### Given task
Put the lines of the entries below, from the line with "Which is it" to the line with "(x=943, y=61) →", into a JSON list of strings, one string per line, with blank lines omitted. Include both of those lines and no others.

● ● ●

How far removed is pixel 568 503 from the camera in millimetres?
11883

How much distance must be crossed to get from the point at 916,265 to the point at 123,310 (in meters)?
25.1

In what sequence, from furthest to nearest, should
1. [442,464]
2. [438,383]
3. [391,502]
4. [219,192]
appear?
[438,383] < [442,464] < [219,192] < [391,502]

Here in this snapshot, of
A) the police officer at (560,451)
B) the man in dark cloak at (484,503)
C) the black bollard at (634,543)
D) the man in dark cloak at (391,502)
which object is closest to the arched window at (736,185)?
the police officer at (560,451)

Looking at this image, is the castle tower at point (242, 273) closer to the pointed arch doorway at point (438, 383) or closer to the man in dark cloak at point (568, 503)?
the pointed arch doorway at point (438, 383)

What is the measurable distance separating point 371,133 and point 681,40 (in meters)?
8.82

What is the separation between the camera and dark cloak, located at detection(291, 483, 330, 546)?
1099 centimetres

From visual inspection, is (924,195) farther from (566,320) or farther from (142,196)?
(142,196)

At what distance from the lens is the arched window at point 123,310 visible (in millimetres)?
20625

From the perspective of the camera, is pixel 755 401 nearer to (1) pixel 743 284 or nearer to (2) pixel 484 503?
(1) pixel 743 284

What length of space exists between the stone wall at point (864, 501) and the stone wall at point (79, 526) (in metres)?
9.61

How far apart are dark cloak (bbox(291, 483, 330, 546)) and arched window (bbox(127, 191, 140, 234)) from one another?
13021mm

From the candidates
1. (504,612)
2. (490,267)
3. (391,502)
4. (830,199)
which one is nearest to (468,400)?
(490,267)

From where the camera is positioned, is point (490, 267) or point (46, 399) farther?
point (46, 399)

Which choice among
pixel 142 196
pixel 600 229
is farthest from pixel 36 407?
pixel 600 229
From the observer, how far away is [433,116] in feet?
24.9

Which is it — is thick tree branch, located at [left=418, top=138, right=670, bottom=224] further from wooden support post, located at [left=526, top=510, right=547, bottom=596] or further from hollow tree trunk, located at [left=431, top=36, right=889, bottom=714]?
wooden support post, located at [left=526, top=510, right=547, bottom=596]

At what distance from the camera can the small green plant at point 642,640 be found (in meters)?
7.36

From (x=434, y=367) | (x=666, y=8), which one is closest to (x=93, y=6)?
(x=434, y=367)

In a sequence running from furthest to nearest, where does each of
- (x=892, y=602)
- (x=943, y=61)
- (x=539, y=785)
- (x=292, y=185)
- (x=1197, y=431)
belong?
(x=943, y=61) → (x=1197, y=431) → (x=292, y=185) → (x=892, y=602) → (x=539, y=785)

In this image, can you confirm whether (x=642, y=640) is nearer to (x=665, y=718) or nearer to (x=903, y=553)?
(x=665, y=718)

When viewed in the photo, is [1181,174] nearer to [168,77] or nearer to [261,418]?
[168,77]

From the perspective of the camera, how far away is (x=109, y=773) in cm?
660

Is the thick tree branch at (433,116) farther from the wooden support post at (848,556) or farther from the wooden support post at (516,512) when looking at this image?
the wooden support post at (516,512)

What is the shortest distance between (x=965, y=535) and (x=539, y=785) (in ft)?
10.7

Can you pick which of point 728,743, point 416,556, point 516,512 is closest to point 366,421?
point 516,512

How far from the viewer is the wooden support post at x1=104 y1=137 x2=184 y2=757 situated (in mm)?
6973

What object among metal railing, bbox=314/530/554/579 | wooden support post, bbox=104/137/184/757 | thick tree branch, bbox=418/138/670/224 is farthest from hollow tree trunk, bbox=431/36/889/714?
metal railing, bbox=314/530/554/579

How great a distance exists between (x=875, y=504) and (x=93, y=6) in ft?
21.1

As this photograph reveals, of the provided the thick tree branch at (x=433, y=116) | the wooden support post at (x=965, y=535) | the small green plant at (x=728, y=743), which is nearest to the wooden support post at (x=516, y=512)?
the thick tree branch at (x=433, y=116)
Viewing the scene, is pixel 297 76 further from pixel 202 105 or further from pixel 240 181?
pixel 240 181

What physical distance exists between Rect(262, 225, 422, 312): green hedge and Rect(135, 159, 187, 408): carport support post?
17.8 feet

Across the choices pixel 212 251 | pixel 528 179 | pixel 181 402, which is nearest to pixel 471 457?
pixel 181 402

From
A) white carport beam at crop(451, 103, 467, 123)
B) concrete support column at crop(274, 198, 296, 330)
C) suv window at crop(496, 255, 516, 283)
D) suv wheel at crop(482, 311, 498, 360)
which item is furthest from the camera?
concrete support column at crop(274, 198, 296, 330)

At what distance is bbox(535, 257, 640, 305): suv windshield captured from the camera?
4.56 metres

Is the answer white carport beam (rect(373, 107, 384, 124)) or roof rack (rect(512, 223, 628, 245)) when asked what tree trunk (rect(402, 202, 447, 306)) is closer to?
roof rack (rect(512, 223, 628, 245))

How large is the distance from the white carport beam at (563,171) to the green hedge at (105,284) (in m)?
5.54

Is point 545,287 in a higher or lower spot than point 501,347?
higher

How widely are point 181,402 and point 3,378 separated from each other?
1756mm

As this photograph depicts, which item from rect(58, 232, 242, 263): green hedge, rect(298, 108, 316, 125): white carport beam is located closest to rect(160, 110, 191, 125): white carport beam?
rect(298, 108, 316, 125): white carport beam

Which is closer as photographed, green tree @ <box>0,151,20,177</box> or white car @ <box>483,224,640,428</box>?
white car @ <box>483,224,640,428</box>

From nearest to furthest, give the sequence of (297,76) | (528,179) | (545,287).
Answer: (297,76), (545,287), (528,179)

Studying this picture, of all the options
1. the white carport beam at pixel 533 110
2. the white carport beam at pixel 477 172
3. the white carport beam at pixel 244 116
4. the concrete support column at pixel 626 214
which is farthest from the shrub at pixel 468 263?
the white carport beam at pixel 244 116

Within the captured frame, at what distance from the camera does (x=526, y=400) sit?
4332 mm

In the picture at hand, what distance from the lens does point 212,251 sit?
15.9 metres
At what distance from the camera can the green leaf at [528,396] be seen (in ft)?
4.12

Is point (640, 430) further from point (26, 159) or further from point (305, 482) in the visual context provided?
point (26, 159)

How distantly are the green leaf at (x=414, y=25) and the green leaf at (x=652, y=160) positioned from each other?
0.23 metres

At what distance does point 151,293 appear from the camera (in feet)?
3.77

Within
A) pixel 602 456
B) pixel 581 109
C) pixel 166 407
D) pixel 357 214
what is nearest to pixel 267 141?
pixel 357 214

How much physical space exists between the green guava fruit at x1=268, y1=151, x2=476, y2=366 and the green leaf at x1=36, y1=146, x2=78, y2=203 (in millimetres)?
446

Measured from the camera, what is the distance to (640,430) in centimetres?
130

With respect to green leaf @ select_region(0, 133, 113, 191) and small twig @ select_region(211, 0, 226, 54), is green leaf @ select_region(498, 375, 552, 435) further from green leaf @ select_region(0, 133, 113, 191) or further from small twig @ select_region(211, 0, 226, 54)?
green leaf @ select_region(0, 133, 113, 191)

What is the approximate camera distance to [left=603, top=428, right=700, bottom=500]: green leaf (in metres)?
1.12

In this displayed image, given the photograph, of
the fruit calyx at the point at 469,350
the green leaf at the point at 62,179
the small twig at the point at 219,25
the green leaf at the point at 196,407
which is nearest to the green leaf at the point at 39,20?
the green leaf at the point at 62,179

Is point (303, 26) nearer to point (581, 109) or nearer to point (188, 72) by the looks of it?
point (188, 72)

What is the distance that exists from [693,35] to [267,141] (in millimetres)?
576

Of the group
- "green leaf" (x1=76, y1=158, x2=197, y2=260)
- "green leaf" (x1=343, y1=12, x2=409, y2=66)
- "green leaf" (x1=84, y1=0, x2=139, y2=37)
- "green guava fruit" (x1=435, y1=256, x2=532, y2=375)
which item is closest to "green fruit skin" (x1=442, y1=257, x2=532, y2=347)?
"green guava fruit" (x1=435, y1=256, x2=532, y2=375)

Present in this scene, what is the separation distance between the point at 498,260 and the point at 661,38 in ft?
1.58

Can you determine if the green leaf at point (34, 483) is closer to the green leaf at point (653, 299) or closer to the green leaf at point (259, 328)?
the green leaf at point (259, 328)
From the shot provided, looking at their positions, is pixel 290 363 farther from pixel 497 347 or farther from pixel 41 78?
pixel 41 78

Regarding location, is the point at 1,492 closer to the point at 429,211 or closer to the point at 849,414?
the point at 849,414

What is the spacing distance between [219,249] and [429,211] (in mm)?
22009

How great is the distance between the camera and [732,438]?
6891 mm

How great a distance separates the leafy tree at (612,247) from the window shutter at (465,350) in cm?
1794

● ● ●

### Result
[
  "Which is it — is thick tree branch, located at [left=418, top=138, right=670, bottom=224] further from wooden support post, located at [left=526, top=510, right=547, bottom=596] or further from hollow tree trunk, located at [left=431, top=36, right=889, bottom=714]?",
  "wooden support post, located at [left=526, top=510, right=547, bottom=596]",
  "At what distance from the camera can the small green plant at point 642,640 be found (in meters)?",
  "7.36",
  "From (x=434, y=367) | (x=666, y=8), which one is closest to (x=93, y=6)?",
  "(x=434, y=367)",
  "In a sequence running from furthest to nearest, where does each of",
  "- (x=892, y=602)",
  "- (x=943, y=61)",
  "- (x=539, y=785)",
  "- (x=292, y=185)",
  "- (x=1197, y=431)",
  "belong?",
  "(x=943, y=61) → (x=1197, y=431) → (x=292, y=185) → (x=892, y=602) → (x=539, y=785)"
]